By ckamps on Jul 29, 2009
The Open MQ team has been busy preparing the initial promoted builds of their upcoming new minor feature release, Open MQ 4.4. It's impressive that without any real prodding from our Update Center Toolkit team, the MQ team has pretty much of their own accord begun adopting pkg(5) and the Update Center Toolkit as the main delivery format for this next release. The MQ team has produced a series of installer wrapped download bundles containing pre-installed pkg(5) images for their supported platforms and they are in the process of delivering a companion set of raw zip downloads using virtually the same underlying pre-installed pkg(5) images. You can obtain their preliminary promoted builds of the installer-wrapped bundles from their MQ 4.4 release site.
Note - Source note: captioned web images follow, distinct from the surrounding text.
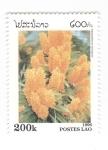 de Asia - Laos -  Ascocentrum miniatum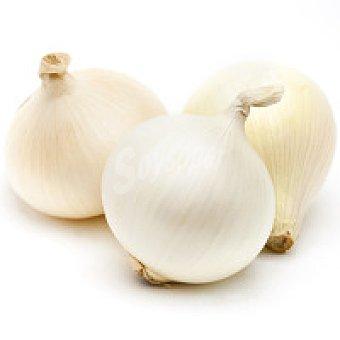 CANTABRIA Cebolla blanca de al peso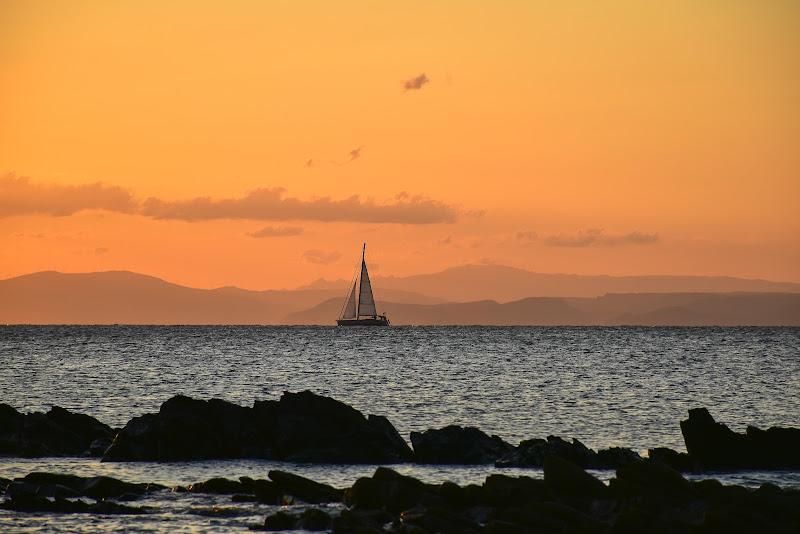 veleggiando verso l'Asinara di lorella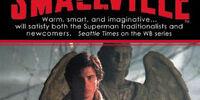 Smallville novels
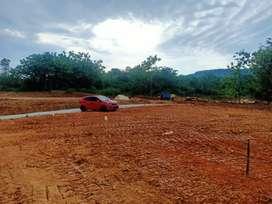 Tanah dijual pinggir jalan bonus pohon dan gazebo, jalan cor
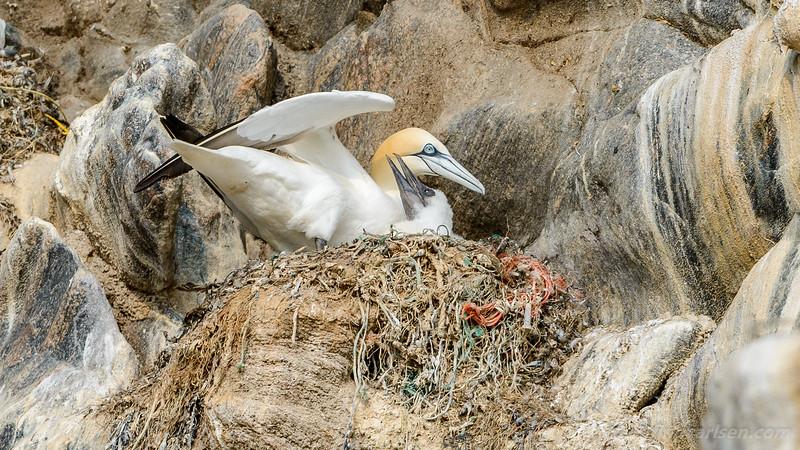 Sule (Morus bassanus - Northern gannet)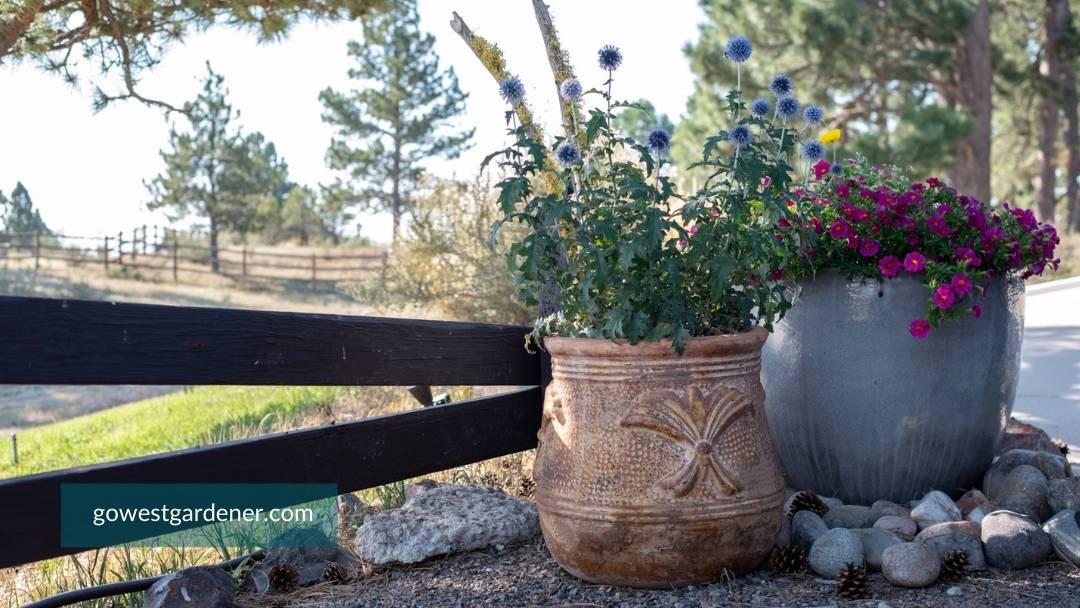Big flower pots with a western vibe in a Colorado landscape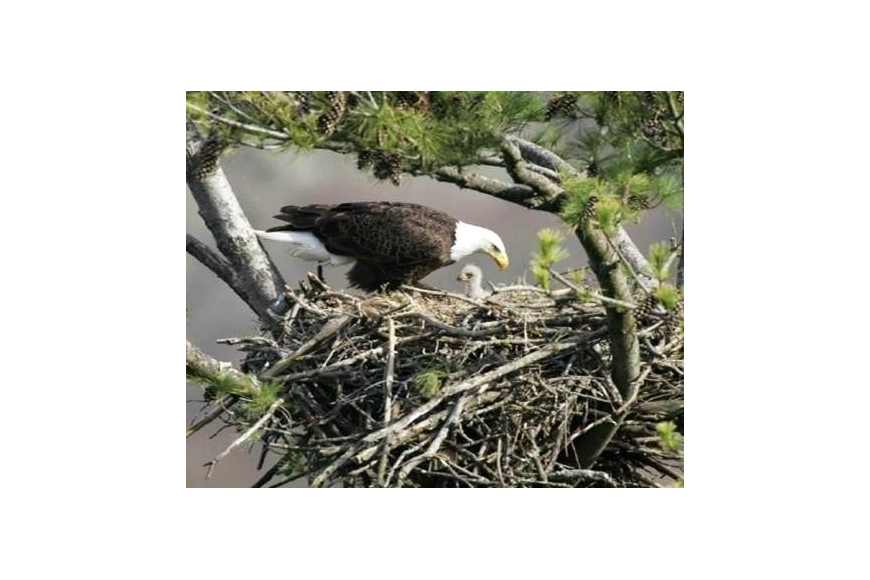 One of the bald eagle parents is seen in the nest with one of the eaglets. Courtesy photo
Shape of the pkg(5)-based Open MQ Distribution
The Open MQ 4.4 builds currently consists of at least 9 pkg(5) packages containing content ranging from portable Java components of the core product to platform-specific components such as the optional C language client API. Platforms addressed by these preliminary builds include: Windows, Linux, Mac OS X, Solaris and OpenSolaris. Once AIX is supported by the Update Center project's port of the pkg(5) system in v2.3 of the toolkit, the Open MQ AIX bundle will likely migrate to using pkg(5) packages of their AIX install bundles.
Benefits of Sustainable, Modular Binary Packages
In addition to forming the basis of the MQ 4.4 distribution, these same pkg(5) packages are integrated into builds of the GlassFish v3 distribution. Thereby demonstrating the value of reusing the same modular binary packages across multiple product distributions. Historically, the lack of formal packaging of raw zip and tar.gz bundles has made it difficult for development and sustaining teams to deliver and share the same updated binaries. With the adoption of the pkg(5) system and the Update Center Toolkit, development and sustaining teams only need to deliver one set of updated packages that can be shared across multiple product distributions.